Users first access them as they would access any web page: they navigate to a
special URL and then have the option of “installing” them on their home screen
by creating a bookmark to that page.
Web apps became really popular when HTML5 came around and
people realized that they can obtain native-like functionality in the browser.
Today, as more and more sites use HTML5, the distinction between web apps and
regular web pages has become blurry.
In 2011 Financial Times withdrew its native app from Apple’s
App Store to circumvent subscription fees and maintain closer connection with
their subscribers. Instead, it came out with an iPhone web app (app.ft.com):
Its web app is, in many ways, hard to distinguish from a native
app. For instance, there are no visible browser buttons or bars, although it
runs in Safari (when accessed from an iPhone). Users can swipe horizontally to
move on to new sections of the app. And, due to browser caching, it’s even
possible to read the newspaper offline.
These are all features that are available in HTML5. Also
available are the GPS, the tap-to-call feature, and, there is talk about a
camera API, although I haven’t seen any web app (or web page) that takes
advantage of it so far. There are, however, native features that remain
inaccessible (at least from now) in the browser: the notifications, running in
the background, accelerometer information (other than detecting landscape or
portrait orientations), complex gestures.
Of course, one can argue that many apps (native or
otherwise) do not take advantage of those extra features anyhow.

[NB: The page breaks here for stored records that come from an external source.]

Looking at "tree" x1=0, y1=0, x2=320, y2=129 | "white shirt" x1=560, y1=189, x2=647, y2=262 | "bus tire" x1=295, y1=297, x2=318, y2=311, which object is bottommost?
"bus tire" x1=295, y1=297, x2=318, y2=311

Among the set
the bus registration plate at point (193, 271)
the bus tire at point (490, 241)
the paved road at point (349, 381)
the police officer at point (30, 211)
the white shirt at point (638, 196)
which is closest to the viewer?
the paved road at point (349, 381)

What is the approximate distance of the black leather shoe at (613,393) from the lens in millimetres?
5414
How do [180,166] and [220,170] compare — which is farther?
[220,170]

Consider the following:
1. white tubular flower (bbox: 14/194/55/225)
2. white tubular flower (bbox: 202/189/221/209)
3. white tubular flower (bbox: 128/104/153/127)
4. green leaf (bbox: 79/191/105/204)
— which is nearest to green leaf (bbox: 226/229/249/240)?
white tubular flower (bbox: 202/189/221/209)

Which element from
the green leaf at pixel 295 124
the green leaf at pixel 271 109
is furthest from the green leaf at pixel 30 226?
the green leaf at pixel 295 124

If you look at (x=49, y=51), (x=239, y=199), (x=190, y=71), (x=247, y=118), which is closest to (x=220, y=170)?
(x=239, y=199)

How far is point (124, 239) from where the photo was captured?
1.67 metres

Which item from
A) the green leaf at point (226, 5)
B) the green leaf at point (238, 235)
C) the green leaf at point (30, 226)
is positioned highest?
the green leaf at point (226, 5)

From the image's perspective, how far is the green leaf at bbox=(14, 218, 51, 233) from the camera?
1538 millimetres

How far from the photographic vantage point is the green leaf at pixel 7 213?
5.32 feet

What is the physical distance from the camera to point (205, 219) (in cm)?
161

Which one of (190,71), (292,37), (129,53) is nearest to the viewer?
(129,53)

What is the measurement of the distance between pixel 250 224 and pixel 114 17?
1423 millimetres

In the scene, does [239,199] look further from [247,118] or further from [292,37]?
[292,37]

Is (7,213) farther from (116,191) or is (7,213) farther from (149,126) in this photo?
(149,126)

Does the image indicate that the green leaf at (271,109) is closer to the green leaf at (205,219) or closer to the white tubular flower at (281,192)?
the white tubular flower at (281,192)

But if you
really need those native features, you’ll have to create a native app or, at
least, a hybrid app.
Hybrid apps
Hybrid apps are part native apps, part web apps. (Because of
that, many people incorrectly call them “web apps”). Like native apps, they
live in an app store and can take advantage of the many device features
available. Like web apps, they rely on HTML being rendered in a browser, with the
caveat that the browser is embedded within the app.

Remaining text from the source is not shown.